>> START Recorded data

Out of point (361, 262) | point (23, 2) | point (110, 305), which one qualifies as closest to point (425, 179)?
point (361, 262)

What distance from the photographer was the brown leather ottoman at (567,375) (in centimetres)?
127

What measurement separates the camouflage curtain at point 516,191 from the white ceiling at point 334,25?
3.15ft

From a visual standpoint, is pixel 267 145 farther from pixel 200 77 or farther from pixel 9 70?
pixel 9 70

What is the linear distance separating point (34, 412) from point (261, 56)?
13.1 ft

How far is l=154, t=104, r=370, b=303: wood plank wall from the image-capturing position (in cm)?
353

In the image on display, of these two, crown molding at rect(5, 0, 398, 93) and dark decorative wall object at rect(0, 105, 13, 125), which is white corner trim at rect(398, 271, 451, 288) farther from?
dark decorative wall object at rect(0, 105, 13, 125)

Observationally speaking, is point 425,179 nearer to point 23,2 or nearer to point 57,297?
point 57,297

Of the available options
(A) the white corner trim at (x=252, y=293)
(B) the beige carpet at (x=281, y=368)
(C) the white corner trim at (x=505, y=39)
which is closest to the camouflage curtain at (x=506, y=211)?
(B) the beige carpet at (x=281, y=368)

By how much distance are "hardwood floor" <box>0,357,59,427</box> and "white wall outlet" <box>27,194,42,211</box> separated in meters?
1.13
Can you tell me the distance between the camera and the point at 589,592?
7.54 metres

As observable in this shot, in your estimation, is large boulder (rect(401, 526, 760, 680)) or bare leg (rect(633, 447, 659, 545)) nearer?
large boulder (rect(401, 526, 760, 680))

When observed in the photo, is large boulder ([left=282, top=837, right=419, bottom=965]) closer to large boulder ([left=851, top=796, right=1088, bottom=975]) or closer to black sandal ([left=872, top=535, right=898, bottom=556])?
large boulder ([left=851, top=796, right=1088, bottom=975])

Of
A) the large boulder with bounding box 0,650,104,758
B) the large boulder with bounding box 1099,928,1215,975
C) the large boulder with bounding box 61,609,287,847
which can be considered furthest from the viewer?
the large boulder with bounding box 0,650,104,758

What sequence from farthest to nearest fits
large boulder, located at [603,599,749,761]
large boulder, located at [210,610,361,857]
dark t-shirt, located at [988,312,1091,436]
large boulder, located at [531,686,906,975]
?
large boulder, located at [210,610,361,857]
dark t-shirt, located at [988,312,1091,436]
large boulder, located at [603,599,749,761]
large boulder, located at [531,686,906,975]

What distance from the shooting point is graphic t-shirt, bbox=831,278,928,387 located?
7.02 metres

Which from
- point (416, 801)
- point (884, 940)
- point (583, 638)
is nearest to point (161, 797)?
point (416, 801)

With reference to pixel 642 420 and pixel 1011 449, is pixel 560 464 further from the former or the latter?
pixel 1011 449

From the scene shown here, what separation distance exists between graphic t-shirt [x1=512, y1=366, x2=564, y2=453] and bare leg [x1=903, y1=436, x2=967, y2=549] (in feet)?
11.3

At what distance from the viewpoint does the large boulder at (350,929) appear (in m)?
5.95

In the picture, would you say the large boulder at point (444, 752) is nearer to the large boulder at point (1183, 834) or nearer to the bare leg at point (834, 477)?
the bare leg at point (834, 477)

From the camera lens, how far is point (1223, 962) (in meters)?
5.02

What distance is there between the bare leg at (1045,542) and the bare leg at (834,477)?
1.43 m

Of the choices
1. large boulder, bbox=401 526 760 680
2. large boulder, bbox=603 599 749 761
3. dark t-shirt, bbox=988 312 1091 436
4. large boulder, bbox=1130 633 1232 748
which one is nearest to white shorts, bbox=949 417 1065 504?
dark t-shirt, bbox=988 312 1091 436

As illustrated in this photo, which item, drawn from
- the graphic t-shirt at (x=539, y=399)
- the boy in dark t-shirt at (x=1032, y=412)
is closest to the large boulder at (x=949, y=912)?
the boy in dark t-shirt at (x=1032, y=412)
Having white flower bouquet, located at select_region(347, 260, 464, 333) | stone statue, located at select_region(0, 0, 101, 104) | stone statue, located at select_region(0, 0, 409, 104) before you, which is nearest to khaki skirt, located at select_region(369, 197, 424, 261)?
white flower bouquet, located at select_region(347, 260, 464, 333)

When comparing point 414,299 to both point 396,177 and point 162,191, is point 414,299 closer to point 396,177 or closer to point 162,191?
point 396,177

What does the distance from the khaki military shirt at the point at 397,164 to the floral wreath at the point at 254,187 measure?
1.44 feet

>> END Recorded data

(Given task) Print every line above once more, character for character, from the first through the last.

(Output for this task)
Out of point (361, 262) | point (23, 2) | point (110, 305), which one qualifies as closest to point (425, 179)?
point (361, 262)

What distance from the photographer was the brown leather ottoman at (567,375) (in centimetres)?
127

What measurement separates the camouflage curtain at point 516,191 from the white ceiling at point 334,25?
3.15ft

From a visual standpoint, is pixel 267 145 farther from pixel 200 77 or farther from pixel 9 70?
pixel 9 70

What is the linear distance separating point (34, 412) from point (261, 56)?
13.1 ft

How far is l=154, t=104, r=370, b=303: wood plank wall from the image-capturing position (in cm)?
353

In the image on display, of these two, crown molding at rect(5, 0, 398, 93) and dark decorative wall object at rect(0, 105, 13, 125), which is white corner trim at rect(398, 271, 451, 288) farther from?
dark decorative wall object at rect(0, 105, 13, 125)

Observationally speaking, is point 425,179 nearer to point 23,2 or nearer to point 57,297?
point 57,297

Of the available options
(A) the white corner trim at (x=252, y=293)
(B) the beige carpet at (x=281, y=368)
(C) the white corner trim at (x=505, y=39)
which is closest to the camouflage curtain at (x=506, y=211)?
(B) the beige carpet at (x=281, y=368)

By how much distance are "hardwood floor" <box>0,357,59,427</box> and "white wall outlet" <box>27,194,42,211</box> separated in meters?
1.13
Can you tell me the distance between the camera and the point at 589,592?
7.54 metres

As observable in this shot, in your estimation, is large boulder (rect(401, 526, 760, 680)) or bare leg (rect(633, 447, 659, 545)) nearer?
large boulder (rect(401, 526, 760, 680))

When observed in the photo, is large boulder ([left=282, top=837, right=419, bottom=965]) closer to large boulder ([left=851, top=796, right=1088, bottom=975]) or closer to black sandal ([left=872, top=535, right=898, bottom=556])?
large boulder ([left=851, top=796, right=1088, bottom=975])

Of
A) the large boulder with bounding box 0,650,104,758
B) the large boulder with bounding box 1099,928,1215,975
C) the large boulder with bounding box 61,609,287,847
which can be considered furthest from the viewer?
the large boulder with bounding box 0,650,104,758

What sequence from farthest to nearest fits
large boulder, located at [603,599,749,761]
large boulder, located at [210,610,361,857]
dark t-shirt, located at [988,312,1091,436]
large boulder, located at [531,686,906,975]
?
large boulder, located at [210,610,361,857]
dark t-shirt, located at [988,312,1091,436]
large boulder, located at [603,599,749,761]
large boulder, located at [531,686,906,975]

What distance from the shooting point is graphic t-shirt, bbox=831,278,928,387 located?
7.02 metres

Which from
- point (416, 801)
- point (884, 940)
- point (583, 638)
is nearest to point (161, 797)?
point (416, 801)

With reference to pixel 642 420 and pixel 1011 449, is pixel 560 464 further from the former or the latter?
pixel 1011 449

From the scene shown here, what separation distance exists between graphic t-shirt [x1=512, y1=366, x2=564, y2=453] and bare leg [x1=903, y1=436, x2=967, y2=549] (in feet)?
11.3

At what distance from the viewpoint does the large boulder at (350,929) appear (in m)?
5.95

In the picture, would you say the large boulder at point (444, 752) is nearer to the large boulder at point (1183, 834) or nearer to the bare leg at point (834, 477)?
the bare leg at point (834, 477)

From the camera lens, how far is point (1223, 962) (in meters)?
5.02

What distance is there between the bare leg at (1045,542) and the bare leg at (834,477)?
1.43 m

Of the choices
1. large boulder, bbox=401 526 760 680
2. large boulder, bbox=603 599 749 761
3. dark t-shirt, bbox=988 312 1091 436
4. large boulder, bbox=1130 633 1232 748
which one is nearest to white shorts, bbox=949 417 1065 504?
dark t-shirt, bbox=988 312 1091 436

As illustrated in this photo, which item, drawn from
- the graphic t-shirt at (x=539, y=399)
- the boy in dark t-shirt at (x=1032, y=412)
is closest to the large boulder at (x=949, y=912)?
the boy in dark t-shirt at (x=1032, y=412)
Having white flower bouquet, located at select_region(347, 260, 464, 333) | stone statue, located at select_region(0, 0, 101, 104) | stone statue, located at select_region(0, 0, 409, 104) before you, which is nearest to khaki skirt, located at select_region(369, 197, 424, 261)?
white flower bouquet, located at select_region(347, 260, 464, 333)

When comparing point 414,299 to both point 396,177 and point 162,191, is point 414,299 closer to point 396,177 or closer to point 162,191?
point 396,177

What does the distance from the khaki military shirt at the point at 397,164 to the floral wreath at the point at 254,187 measure?
1.44 feet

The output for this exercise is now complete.